▶ Exercise description
Retype all entries exactly, skipping pictures.

(Data extract)

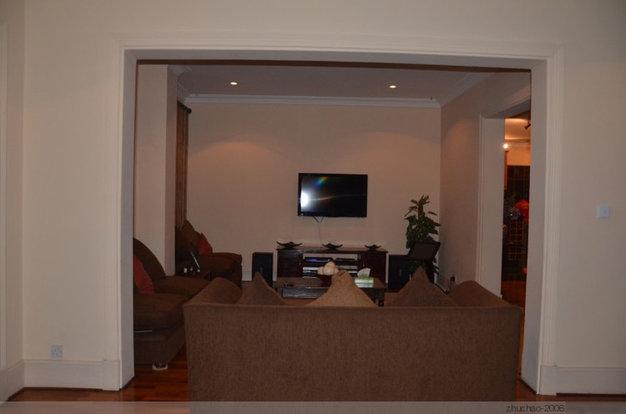 在厨房的一端,还有一个小型的客厅,这里有音响和卡拉OK设备。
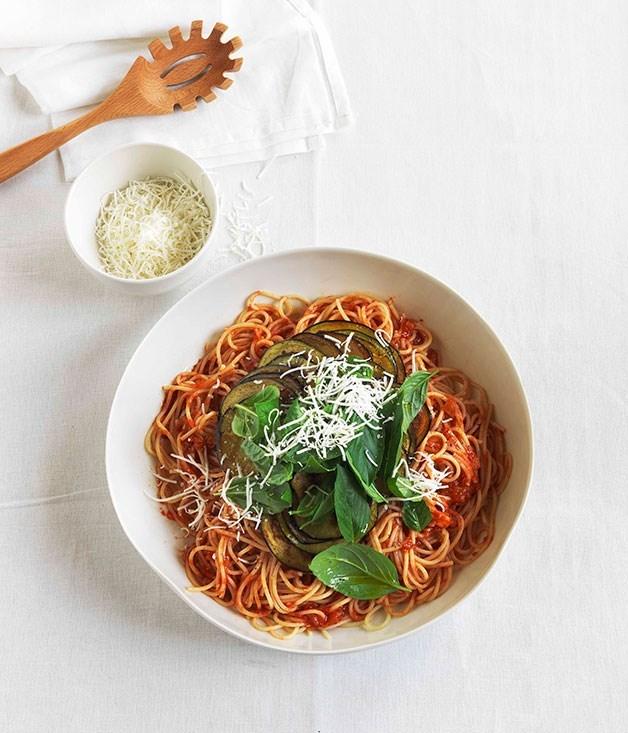 "[**Spaghetti alla norma**](https://www.gourmettraveller.com.au/recipes/fast-recipes/spaghetti-alla-norma-13183|target=""_blank"")"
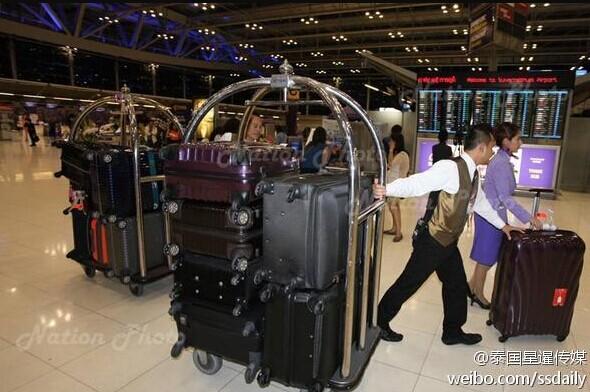 英拉此次出国携带了15件行李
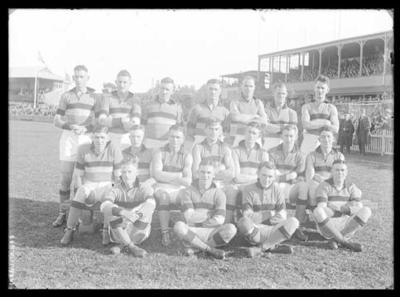 Glass negative, image of Footscray Football Club team; Photography; 1986.1170.483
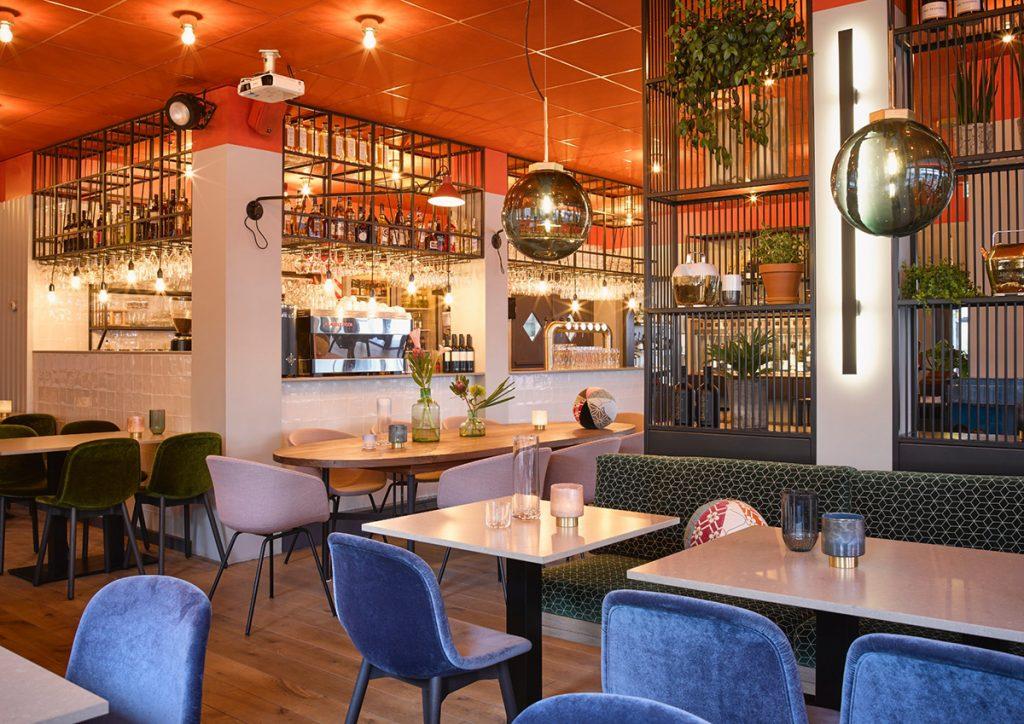Markt Zes VisitDomburg - foto van binnen in het restaurant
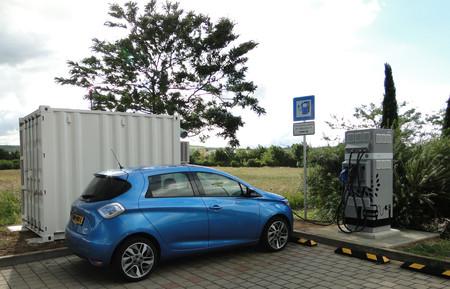 E-STOR es la solución de Renault para ofrecer carga rápida a sus eléctricos en lugares remotos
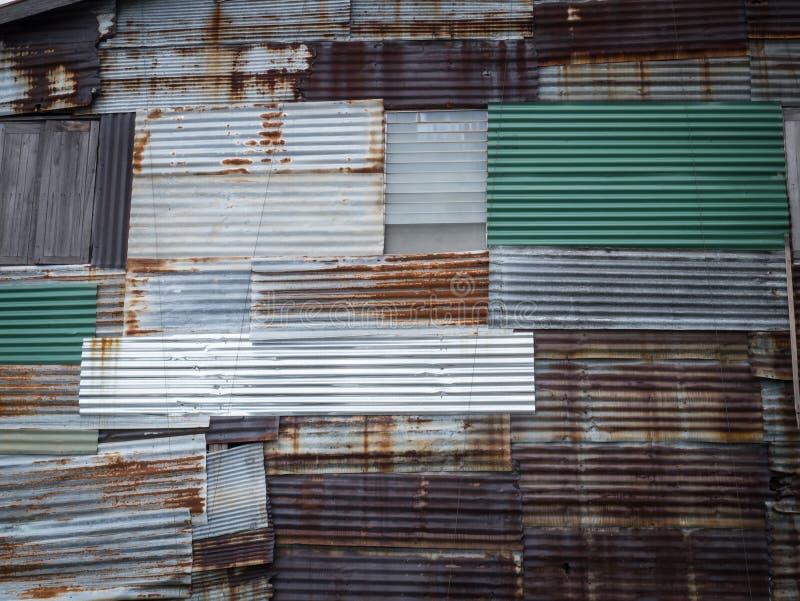 被镀锌的铁墙壁 免版税库存图片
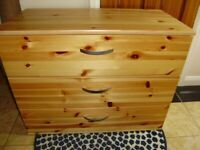 Chest of drawers, pine wood, good condition and modern look, 3 deep drawers, very spacious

(End Data extract)

▶ Written answer
 在厨房的一端,还有一个小型的客厅,这里有音响和卡拉OK设备。
 "[**Spaghetti alla norma**](https://www.gourmettraveller.com.au/recipes/fast-recipes/spaghetti-alla-norma-13183|target=""_blank"")"
 英拉此次出国携带了15件行李
 Glass negative, image of Footscray Football Club team; Photography; 1986.1170.483
Markt Zes VisitDomburg - foto van binnen in het restaurant
 E-STOR es la solución de Renault para ofrecer carga rápida a sus eléctricos en lugares remotos
 被镀锌的铁墙壁 免版税库存图片
 Chest of drawers, pine wood, good condition and modern look, 3 deep drawers, very spacious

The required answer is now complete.